═══ Document section ═══
Figure 1 shows a hose extrusion mandrel 1, which has a solid thermoplastic elongate core 2, preferably made out of polypropylene or polyamide. The outer surface of the core 2 is covered by an outer layer 3, which is preferably made out of Ethylene propylene diene rubber (EPDM) or acrylonitrile butadiene rubber (NBR) .

The core 2 has a diameter D _c of for example 31.4 millimeter. The thickness t of the outer layer 3 is for example 3 millimeter, such that the resulting hose extrusion mandrel 1 has an outer diameter D _m of 37.4, which corresponds to a size -24 SAE . The ratio between the diameter Dc of the core 2 and the thickness t of the rubber compound outer layer 3 is thus in this example 10.5.

Figure 2 shows schematic an embodiment of a method for manufacturing a hose according to the invention. A hose extrusion mandrel 1, as shown in figure 1, is wound on a reel 10 and supplied therefrom to an extruder 11. The extruder 11 extrudes a rubber mass 12 around the hose extrusion mandrel 1, such that a hose is shaped around the mandrel 1.

The mandrel 1 together with the hose shaped rubber mass 12 is fed through a braiding device 13, which braids a reinforcement layer 14 around the hose shaped rubber mass 12.

The mandrel 1, hose 12 and reinforcement layer 14 are fed together to a second extruder 15, which extrudes a cover layer 16 around the reinforcement layer 14.

The resulting braided hose 17 is then wound on a reel 18, while the hose extrusion mandrel 1 is still present in the hose 17. This extrusion mandrel 1 is removed from the hose 17 after the full hose extrusion mandrel 1 has passed through the extruder 11, the braiding device 13 and the second extruder 15. The embodiment shown in figure 2 is an inline process. The method according to the invention not only includes such an inline process, but also step by step processes .
═══
• [Things to do]
**a)** According to the hose mandrel description, what device braids the reinforcement layer around the hose-shaped rubber mass?
**b)** Repeat word for word the part of the hose mandrel description that opens with the words containing "The core 2 has" and closes with "the mandrel 1.".
═══ Recorded data ═══
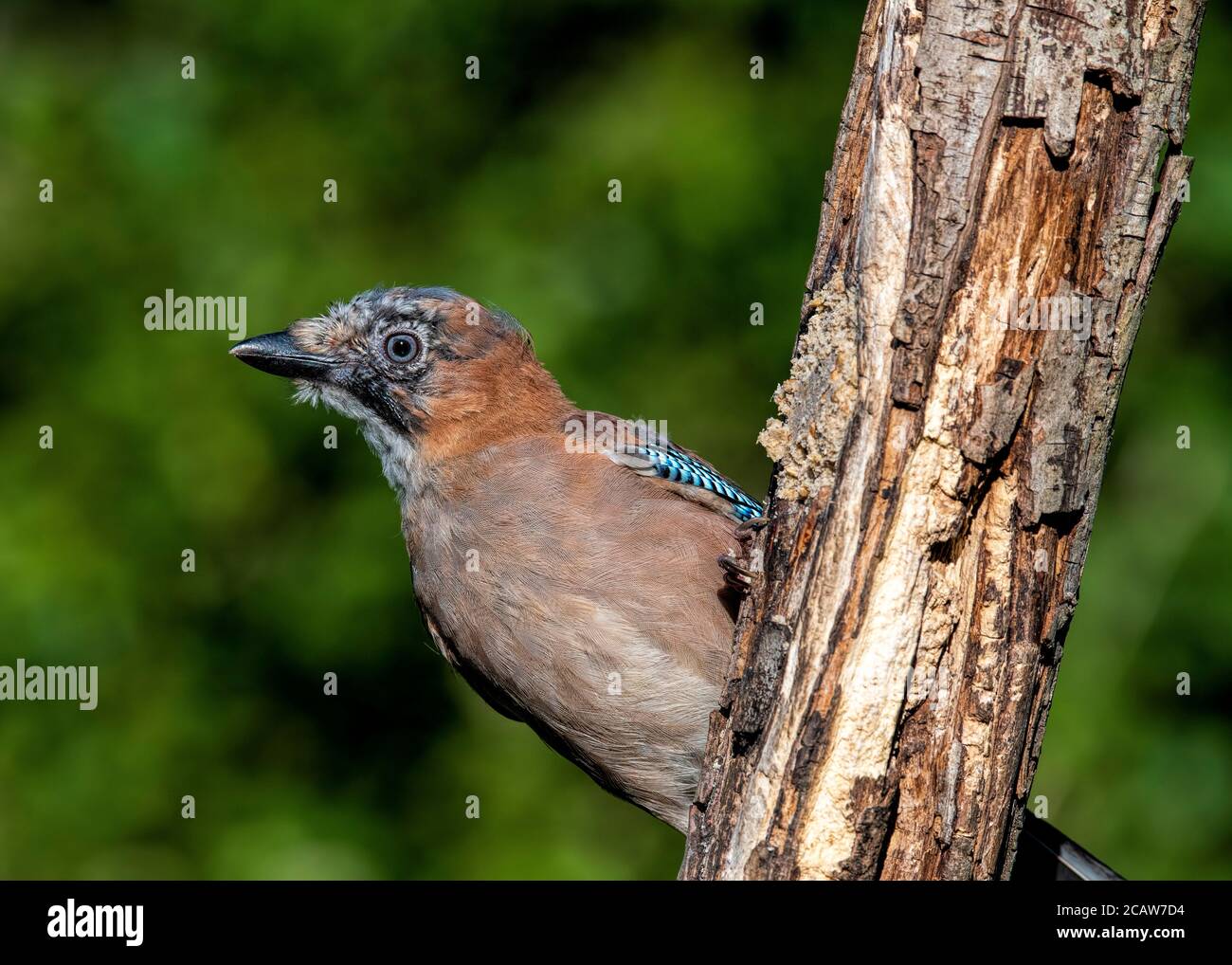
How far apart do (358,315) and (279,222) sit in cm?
186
═══
• [Answers below]
**a)** The braiding device 13.

**b)**
The core 2 has a diameter D _c of for example 31.4 millimeter. The thickness t of the outer layer 3 is for example 3 millimeter, such that the resulting hose extrusion mandrel 1 has an outer diameter D _m of 37.4, which corresponds to a size -24 SAE . The ratio between the diameter Dc of the core 2 and the thickness t of the rubber compound outer layer 3 is thus in this example 10.5.

Figure 2 shows schematic an embodiment of a method for manufacturing a hose according to the invention. A hose extrusion mandrel 1, as shown in figure 1, is wound on a reel 10 and supplied therefrom to an extruder 11. The extruder 11 extrudes a rubber mass 12 around the hose extrusion mandrel 1, such that a hose is shaped around the mandrel 1.